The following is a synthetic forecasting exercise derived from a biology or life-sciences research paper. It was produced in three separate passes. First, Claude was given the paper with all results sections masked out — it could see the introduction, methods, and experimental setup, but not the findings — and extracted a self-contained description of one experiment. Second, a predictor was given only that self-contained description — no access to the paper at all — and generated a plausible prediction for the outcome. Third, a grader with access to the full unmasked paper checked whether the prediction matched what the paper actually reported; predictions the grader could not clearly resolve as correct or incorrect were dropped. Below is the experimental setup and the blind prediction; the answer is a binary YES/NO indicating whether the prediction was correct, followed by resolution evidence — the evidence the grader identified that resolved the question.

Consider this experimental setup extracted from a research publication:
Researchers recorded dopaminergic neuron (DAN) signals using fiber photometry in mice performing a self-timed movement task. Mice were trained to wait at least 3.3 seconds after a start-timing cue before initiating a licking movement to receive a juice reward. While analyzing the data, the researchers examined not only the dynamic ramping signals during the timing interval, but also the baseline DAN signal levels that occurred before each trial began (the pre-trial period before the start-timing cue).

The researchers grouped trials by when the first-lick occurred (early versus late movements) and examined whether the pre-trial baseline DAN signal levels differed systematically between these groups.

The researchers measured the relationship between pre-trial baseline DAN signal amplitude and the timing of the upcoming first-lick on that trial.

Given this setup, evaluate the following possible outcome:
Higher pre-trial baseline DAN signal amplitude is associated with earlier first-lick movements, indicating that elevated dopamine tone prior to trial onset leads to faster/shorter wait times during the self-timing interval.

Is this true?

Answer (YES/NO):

------------------------------------------------

* WHAT THIS TASK INVOLVES *
Each record above should be set down again in its exact wording.

* REPLY TO THE EXERCISE *
The following is a synthetic forecasting exercise derived from a biology or life-sciences research paper. It was produced in three separate passes. First, Claude was given the paper with all results sections masked out — it could see the introduction, methods, and experimental setup, but not the findings — and extracted a self-contained description of one experiment. Second, a predictor was given only that self-contained description — no access to the paper at all — and generated a plausible prediction for the outcome. Third, a grader with access to the full unmasked paper checked whether the prediction matched what the paper actually reported; predictions the grader could not clearly resolve as correct or incorrect were dropped. Below is the experimental setup and the blind prediction; the answer is a binary YES/NO indicating whether the prediction was correct, followed by resolution evidence — the evidence the grader identified that resolved the question.

Consider this experimental setup extracted from a research publication:
Researchers recorded dopaminergic neuron (DAN) signals using fiber photometry in mice performing a self-timed movement task. Mice were trained to wait at least 3.3 seconds after a start-timing cue before initiating a licking movement to receive a juice reward. While analyzing the data, the researchers examined not only the dynamic ramping signals during the timing interval, but also the baseline DAN signal levels that occurred before each trial began (the pre-trial period before the start-timing cue).

The researchers grouped trials by when the first-lick occurred (early versus late movements) and examined whether the pre-trial baseline DAN signal levels differed systematically between these groups.

The researchers measured the relationship between pre-trial baseline DAN signal amplitude and the timing of the upcoming first-lick on that trial.

Given this setup, evaluate the following possible outcome:
Higher pre-trial baseline DAN signal amplitude is associated with earlier first-lick movements, indicating that elevated dopamine tone prior to trial onset leads to faster/shorter wait times during the self-timing interval.

Is this true?

Answer (YES/NO):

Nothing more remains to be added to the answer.